--- THE INPUT ---

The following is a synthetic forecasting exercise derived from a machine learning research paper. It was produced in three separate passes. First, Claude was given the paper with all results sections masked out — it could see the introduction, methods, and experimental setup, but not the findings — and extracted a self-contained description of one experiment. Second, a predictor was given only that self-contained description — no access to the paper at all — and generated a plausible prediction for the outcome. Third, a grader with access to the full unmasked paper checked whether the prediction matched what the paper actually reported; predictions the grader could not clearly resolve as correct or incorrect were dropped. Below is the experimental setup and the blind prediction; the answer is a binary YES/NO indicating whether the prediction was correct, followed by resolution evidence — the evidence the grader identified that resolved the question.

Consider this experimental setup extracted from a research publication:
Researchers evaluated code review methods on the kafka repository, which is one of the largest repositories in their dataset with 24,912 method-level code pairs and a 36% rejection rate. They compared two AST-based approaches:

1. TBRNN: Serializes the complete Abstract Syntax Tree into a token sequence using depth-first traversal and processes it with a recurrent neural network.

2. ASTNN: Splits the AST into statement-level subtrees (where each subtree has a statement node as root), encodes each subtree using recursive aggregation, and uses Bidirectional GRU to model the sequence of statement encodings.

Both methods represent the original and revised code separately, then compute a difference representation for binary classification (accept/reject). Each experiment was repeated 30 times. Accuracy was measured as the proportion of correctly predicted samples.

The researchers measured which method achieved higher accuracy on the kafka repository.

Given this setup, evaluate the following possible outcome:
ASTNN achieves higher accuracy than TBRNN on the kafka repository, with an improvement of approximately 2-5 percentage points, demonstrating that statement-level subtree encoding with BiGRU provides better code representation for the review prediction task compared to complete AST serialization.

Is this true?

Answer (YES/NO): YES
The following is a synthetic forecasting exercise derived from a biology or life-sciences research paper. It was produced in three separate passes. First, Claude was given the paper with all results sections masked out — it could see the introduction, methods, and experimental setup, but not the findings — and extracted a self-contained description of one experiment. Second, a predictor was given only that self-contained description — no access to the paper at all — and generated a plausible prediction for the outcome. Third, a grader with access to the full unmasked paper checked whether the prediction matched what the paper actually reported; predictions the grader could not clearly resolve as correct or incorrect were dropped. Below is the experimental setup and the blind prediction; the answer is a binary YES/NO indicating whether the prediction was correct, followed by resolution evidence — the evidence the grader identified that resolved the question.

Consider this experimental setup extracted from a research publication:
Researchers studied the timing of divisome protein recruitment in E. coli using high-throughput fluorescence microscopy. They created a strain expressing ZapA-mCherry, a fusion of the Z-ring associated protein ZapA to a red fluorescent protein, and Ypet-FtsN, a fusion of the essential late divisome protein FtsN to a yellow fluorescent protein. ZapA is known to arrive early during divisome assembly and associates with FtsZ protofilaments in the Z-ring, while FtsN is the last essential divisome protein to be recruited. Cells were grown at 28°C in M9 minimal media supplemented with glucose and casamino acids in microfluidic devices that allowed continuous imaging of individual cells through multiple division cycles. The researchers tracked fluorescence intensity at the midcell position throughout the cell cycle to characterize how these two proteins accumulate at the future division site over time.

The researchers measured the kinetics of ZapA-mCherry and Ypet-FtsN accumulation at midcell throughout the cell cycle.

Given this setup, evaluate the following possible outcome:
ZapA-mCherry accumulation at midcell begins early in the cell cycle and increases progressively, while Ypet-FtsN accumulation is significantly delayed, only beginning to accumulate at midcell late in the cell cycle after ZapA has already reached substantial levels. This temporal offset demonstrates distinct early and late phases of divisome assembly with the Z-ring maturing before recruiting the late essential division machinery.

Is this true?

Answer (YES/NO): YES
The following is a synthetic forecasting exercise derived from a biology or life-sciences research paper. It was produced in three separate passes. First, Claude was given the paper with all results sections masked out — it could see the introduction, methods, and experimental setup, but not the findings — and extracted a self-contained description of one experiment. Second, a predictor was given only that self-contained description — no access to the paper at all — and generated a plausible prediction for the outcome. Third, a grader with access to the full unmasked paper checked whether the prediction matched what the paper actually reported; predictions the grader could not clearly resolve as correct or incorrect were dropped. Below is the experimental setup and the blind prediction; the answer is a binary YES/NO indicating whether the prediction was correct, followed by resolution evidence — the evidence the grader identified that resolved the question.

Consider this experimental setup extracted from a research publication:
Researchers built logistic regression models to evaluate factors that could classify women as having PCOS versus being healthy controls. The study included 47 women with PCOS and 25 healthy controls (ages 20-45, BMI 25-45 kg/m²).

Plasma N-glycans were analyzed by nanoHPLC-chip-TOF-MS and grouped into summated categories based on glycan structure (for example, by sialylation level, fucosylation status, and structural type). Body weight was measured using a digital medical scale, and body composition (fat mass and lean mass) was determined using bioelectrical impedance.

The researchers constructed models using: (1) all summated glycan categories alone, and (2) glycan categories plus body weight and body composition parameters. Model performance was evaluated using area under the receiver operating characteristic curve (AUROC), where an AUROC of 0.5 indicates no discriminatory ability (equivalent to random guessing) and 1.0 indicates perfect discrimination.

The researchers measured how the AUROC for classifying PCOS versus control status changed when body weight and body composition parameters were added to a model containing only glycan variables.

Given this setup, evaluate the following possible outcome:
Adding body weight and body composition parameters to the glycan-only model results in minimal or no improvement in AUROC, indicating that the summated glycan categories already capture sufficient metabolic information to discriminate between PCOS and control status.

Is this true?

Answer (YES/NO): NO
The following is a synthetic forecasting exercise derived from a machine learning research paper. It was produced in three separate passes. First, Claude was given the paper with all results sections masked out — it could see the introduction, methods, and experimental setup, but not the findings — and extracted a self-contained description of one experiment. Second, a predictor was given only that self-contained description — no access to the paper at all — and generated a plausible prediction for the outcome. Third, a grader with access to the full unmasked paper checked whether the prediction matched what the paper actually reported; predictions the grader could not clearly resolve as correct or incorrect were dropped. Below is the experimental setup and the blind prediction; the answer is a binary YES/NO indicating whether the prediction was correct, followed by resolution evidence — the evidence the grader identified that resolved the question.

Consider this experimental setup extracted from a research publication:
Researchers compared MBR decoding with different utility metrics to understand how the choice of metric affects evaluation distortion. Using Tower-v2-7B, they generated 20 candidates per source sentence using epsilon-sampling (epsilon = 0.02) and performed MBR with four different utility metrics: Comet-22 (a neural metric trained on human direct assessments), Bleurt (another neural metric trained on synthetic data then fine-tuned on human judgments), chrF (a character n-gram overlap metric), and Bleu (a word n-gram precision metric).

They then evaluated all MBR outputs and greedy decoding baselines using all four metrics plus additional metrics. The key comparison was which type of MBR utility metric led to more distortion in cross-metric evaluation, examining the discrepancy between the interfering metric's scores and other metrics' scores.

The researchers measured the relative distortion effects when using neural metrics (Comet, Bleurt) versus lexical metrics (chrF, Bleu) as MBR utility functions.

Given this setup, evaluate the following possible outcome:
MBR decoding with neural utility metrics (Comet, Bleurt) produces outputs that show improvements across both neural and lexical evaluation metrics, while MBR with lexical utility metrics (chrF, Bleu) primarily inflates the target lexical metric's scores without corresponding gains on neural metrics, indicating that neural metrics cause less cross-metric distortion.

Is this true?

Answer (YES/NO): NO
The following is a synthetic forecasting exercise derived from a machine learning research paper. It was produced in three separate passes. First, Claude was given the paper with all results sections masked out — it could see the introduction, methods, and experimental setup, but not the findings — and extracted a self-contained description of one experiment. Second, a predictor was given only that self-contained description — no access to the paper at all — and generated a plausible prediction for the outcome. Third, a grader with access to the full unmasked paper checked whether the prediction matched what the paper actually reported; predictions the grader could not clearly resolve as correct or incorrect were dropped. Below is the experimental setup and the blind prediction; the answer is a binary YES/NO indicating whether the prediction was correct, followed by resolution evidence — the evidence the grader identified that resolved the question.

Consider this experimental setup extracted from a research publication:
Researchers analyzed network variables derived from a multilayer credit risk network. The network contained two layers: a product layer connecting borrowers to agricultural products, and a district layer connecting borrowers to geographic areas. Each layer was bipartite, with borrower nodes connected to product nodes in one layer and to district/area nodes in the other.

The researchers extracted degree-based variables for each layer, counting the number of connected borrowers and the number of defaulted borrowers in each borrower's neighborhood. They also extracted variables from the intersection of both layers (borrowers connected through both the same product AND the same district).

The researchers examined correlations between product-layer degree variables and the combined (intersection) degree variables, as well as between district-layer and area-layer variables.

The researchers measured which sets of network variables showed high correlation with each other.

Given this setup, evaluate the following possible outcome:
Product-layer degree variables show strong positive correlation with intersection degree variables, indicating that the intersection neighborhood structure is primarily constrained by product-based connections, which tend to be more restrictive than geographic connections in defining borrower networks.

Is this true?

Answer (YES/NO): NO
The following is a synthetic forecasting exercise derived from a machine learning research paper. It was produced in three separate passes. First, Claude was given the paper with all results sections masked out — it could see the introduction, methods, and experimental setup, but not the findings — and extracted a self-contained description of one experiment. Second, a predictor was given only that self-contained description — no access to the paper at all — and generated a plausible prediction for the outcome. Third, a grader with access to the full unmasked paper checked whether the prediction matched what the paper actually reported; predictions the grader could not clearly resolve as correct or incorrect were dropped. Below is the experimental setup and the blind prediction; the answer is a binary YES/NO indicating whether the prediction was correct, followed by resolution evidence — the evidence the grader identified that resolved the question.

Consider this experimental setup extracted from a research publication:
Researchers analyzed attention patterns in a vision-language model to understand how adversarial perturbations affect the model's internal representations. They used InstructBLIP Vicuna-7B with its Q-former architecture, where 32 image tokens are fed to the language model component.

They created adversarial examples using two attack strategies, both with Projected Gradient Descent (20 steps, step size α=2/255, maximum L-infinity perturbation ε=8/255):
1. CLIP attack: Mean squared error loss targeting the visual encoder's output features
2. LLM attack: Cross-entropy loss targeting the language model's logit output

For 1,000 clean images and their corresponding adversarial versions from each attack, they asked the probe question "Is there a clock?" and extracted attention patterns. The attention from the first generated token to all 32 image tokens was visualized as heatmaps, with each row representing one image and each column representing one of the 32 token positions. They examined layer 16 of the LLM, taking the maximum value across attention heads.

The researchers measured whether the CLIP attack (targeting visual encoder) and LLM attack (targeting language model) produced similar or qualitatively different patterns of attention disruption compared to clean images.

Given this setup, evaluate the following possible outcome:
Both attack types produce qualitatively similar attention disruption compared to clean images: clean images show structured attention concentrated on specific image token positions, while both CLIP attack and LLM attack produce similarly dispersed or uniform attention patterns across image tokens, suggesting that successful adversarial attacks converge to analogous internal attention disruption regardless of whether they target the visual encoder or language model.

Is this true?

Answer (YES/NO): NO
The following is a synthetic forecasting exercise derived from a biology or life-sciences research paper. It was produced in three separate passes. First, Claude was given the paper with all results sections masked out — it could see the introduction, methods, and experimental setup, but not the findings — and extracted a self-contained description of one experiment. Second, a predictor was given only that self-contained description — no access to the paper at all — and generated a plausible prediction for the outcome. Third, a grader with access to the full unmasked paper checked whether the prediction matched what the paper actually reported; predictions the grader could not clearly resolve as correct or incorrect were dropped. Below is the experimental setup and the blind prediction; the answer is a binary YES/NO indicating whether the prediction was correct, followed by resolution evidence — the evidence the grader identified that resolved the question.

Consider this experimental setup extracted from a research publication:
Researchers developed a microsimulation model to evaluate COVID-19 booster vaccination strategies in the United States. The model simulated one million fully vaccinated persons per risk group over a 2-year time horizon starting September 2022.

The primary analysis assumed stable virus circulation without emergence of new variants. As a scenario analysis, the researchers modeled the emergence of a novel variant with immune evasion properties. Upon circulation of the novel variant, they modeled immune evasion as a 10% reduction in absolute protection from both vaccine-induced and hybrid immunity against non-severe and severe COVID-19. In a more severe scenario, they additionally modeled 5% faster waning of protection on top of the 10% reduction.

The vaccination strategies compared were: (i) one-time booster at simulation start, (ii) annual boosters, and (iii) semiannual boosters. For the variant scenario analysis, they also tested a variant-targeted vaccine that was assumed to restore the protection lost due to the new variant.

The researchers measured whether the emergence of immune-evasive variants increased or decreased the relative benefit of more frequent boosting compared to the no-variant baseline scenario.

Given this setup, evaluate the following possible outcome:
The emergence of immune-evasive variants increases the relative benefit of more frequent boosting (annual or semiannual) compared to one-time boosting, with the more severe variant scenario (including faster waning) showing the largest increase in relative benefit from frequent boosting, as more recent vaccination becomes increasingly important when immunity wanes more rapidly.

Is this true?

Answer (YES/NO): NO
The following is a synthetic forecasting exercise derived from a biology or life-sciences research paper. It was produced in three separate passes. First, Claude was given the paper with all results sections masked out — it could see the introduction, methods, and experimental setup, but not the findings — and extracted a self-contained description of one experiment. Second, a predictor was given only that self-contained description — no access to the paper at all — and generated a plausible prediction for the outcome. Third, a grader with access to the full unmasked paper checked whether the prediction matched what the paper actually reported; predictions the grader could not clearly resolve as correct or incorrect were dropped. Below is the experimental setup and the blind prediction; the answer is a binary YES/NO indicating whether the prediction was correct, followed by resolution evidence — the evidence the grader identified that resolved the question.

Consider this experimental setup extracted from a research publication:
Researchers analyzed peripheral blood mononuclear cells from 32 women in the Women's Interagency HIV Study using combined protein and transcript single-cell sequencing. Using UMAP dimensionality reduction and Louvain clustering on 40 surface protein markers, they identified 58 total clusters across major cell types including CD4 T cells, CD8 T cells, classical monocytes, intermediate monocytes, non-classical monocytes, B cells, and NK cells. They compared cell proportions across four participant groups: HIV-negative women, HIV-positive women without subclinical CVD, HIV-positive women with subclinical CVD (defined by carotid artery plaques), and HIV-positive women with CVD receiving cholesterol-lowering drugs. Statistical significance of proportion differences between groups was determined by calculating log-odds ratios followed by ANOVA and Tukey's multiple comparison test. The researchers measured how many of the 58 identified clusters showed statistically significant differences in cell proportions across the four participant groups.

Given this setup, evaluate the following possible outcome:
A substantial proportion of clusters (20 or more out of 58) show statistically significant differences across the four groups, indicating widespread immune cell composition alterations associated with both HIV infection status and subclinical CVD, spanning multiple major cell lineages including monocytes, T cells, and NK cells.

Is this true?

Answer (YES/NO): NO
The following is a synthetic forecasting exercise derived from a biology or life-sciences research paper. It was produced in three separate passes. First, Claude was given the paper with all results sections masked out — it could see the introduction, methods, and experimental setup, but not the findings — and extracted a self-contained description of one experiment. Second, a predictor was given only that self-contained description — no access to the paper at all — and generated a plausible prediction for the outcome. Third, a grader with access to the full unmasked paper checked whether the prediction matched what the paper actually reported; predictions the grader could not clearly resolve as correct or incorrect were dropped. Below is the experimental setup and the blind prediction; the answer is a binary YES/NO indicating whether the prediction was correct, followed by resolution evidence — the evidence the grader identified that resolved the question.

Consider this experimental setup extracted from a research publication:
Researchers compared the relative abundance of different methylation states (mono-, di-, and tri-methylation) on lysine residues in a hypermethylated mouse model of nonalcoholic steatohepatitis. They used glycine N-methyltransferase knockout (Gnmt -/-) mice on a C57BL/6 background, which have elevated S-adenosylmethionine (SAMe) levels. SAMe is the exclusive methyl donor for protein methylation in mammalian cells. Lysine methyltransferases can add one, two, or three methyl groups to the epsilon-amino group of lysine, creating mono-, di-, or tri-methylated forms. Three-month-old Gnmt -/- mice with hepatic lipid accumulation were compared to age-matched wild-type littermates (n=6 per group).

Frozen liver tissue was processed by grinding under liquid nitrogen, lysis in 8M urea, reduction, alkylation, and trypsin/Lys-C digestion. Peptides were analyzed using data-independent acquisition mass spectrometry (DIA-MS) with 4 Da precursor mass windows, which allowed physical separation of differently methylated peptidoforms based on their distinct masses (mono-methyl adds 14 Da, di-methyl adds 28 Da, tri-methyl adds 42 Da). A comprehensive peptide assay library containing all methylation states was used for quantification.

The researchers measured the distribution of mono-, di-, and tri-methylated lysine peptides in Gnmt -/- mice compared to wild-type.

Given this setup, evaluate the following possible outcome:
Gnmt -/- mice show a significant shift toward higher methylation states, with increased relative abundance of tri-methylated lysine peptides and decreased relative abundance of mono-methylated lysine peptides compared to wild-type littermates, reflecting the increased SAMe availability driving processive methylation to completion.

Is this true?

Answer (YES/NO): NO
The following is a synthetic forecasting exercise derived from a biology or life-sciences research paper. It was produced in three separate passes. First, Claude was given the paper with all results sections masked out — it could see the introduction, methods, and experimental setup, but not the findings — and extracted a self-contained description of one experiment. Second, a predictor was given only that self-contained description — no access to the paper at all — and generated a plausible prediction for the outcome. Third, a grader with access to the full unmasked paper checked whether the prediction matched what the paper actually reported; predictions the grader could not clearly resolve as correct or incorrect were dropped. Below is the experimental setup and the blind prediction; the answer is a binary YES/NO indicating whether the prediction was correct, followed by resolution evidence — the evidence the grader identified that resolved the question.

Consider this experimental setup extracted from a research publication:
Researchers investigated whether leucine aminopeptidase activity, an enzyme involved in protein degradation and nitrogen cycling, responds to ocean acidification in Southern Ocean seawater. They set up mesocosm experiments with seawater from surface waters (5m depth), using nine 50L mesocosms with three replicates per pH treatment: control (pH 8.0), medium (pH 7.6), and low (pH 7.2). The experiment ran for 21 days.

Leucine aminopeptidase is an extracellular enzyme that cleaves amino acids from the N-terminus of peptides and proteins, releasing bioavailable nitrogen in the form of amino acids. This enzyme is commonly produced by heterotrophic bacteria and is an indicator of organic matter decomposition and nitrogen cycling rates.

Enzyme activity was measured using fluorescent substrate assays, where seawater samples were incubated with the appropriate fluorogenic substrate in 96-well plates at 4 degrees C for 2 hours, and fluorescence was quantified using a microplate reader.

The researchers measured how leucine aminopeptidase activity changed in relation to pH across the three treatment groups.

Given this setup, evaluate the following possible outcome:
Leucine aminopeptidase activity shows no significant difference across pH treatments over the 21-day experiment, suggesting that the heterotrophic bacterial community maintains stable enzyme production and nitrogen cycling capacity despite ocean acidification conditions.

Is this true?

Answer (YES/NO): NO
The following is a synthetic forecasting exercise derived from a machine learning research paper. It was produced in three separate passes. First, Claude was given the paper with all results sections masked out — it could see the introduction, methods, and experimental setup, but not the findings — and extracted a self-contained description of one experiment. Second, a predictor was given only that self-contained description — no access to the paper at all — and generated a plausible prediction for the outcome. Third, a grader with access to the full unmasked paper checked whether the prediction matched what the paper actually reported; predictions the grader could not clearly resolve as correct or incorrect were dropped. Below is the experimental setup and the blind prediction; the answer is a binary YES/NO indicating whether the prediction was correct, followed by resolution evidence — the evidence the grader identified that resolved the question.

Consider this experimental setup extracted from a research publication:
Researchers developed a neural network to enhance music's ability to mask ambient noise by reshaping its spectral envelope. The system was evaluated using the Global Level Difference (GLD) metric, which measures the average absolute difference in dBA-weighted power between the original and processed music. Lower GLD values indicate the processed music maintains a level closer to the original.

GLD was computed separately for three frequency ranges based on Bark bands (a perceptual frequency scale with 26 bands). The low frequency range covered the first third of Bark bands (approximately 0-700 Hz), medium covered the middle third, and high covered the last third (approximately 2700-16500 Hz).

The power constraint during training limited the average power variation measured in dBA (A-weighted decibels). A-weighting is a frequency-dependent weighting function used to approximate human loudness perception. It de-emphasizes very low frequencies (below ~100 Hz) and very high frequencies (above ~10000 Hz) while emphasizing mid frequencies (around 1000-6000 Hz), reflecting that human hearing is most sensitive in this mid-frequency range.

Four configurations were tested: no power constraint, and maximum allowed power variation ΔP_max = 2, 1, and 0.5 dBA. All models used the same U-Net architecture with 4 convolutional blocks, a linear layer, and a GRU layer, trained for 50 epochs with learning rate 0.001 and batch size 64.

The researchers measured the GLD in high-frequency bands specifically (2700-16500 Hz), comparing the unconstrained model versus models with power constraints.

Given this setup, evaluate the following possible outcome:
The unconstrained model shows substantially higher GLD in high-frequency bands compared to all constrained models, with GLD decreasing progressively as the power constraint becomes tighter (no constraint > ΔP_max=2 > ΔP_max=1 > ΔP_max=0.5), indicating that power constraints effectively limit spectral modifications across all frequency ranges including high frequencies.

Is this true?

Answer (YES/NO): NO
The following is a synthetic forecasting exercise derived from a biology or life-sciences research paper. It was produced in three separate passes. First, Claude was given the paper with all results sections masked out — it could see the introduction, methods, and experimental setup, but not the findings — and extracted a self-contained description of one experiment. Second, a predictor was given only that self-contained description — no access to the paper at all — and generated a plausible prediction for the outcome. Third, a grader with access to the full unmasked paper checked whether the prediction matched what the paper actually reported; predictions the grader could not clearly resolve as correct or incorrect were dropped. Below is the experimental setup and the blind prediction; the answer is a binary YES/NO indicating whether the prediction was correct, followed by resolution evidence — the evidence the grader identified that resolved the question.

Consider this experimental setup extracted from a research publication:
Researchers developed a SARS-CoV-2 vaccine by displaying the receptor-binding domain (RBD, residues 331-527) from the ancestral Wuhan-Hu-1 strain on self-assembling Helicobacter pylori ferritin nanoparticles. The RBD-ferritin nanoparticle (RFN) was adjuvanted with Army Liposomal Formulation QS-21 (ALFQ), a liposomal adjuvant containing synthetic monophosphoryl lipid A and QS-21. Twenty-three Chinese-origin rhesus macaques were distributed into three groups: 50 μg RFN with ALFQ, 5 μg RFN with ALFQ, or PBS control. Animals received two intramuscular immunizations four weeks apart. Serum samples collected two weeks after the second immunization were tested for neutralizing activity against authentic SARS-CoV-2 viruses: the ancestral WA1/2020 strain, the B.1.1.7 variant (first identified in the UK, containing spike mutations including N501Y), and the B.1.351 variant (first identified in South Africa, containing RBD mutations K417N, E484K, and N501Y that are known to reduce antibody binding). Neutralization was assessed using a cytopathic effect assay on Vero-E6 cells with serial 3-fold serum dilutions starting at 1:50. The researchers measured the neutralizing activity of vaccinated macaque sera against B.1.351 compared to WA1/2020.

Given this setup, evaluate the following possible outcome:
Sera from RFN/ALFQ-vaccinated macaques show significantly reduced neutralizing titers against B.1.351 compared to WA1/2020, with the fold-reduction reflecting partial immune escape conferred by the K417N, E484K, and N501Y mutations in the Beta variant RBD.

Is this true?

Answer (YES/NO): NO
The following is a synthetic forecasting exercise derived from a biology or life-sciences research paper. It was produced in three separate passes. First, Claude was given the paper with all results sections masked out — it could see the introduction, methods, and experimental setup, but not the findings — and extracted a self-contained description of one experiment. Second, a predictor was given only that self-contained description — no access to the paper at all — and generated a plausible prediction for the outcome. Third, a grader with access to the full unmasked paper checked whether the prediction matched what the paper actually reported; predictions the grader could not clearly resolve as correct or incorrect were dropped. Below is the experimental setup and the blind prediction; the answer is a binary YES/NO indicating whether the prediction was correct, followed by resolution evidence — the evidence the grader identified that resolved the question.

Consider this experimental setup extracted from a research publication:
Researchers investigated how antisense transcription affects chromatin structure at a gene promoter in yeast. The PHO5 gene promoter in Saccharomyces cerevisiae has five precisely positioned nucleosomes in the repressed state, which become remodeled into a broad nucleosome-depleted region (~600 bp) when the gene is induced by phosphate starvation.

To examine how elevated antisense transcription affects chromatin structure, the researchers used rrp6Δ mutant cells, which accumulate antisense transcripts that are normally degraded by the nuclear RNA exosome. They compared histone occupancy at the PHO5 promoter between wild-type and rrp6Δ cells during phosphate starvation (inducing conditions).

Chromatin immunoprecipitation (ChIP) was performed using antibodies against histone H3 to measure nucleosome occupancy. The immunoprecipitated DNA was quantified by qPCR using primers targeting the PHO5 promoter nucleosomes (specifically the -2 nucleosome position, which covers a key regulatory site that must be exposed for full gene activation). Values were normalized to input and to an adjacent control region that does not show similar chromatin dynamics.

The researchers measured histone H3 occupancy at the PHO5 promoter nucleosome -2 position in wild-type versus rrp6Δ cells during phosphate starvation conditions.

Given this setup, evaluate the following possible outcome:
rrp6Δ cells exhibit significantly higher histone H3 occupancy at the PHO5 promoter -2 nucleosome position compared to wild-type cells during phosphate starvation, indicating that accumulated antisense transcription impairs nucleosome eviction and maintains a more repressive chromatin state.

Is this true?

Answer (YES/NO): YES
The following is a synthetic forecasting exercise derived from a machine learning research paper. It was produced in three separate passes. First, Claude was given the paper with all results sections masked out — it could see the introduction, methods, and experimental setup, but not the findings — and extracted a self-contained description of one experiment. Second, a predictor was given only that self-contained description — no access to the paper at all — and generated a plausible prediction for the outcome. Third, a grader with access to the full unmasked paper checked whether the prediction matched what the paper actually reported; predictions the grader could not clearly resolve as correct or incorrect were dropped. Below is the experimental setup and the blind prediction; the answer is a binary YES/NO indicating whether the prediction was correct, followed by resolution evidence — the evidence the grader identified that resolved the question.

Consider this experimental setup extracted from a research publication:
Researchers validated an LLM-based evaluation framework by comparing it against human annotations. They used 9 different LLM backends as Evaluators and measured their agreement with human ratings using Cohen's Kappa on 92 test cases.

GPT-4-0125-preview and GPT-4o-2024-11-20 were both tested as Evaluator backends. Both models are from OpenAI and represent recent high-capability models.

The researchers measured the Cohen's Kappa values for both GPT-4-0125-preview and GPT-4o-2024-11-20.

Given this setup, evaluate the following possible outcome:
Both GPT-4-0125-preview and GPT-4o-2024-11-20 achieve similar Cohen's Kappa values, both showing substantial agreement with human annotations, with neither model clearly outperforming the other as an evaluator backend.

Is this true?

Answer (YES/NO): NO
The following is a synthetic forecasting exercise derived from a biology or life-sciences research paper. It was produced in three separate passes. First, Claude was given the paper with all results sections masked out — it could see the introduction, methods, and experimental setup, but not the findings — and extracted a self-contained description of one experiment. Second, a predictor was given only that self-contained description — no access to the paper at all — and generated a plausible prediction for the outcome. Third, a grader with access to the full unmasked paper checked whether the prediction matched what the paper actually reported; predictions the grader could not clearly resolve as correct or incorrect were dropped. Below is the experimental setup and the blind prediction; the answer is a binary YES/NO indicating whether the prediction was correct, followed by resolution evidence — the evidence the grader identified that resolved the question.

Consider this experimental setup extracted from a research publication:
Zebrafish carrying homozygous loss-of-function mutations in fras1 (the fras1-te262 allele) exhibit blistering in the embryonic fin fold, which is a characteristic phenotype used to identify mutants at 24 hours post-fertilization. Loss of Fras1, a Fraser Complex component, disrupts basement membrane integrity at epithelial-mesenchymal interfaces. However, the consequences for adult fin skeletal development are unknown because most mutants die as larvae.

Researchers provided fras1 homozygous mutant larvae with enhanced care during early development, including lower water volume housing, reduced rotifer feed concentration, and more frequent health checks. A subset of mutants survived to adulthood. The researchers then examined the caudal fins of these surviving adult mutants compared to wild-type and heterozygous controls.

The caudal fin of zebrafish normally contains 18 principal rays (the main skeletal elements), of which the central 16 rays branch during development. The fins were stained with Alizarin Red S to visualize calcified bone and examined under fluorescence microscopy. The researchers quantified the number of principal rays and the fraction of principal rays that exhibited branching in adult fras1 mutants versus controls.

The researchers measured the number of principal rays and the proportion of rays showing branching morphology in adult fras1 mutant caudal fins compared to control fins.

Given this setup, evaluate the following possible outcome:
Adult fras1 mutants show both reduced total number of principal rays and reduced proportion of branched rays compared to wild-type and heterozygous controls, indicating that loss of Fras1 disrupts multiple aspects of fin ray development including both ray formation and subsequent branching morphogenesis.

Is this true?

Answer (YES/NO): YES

---

■ WORK INSTRUCTION ■
Take from the material above the lines running from the one with "The primary analysis" through the one with "The vaccination strategies", and repeat them exactly, with nothing else.

■ YOUR RESPONSE ■
The primary analysis assumed stable virus circulation without emergence of new variants. As a scenario analysis, the researchers modeled the emergence of a novel variant with immune evasion properties. Upon circulation of the novel variant, they modeled immune evasion as a 10% reduction in absolute protection from both vaccine-induced and hybrid immunity against non-severe and severe COVID-19. In a more severe scenario, they additionally modeled 5% faster waning of protection on top of the 10% reduction.

The vaccination strategies compared were: (i) one-time booster at simulation start, (ii) annual boosters, and (iii) semiannual boosters. For the variant scenario analysis, they also tested a variant-targeted vaccine that was assumed to restore the protection lost due to the new variant.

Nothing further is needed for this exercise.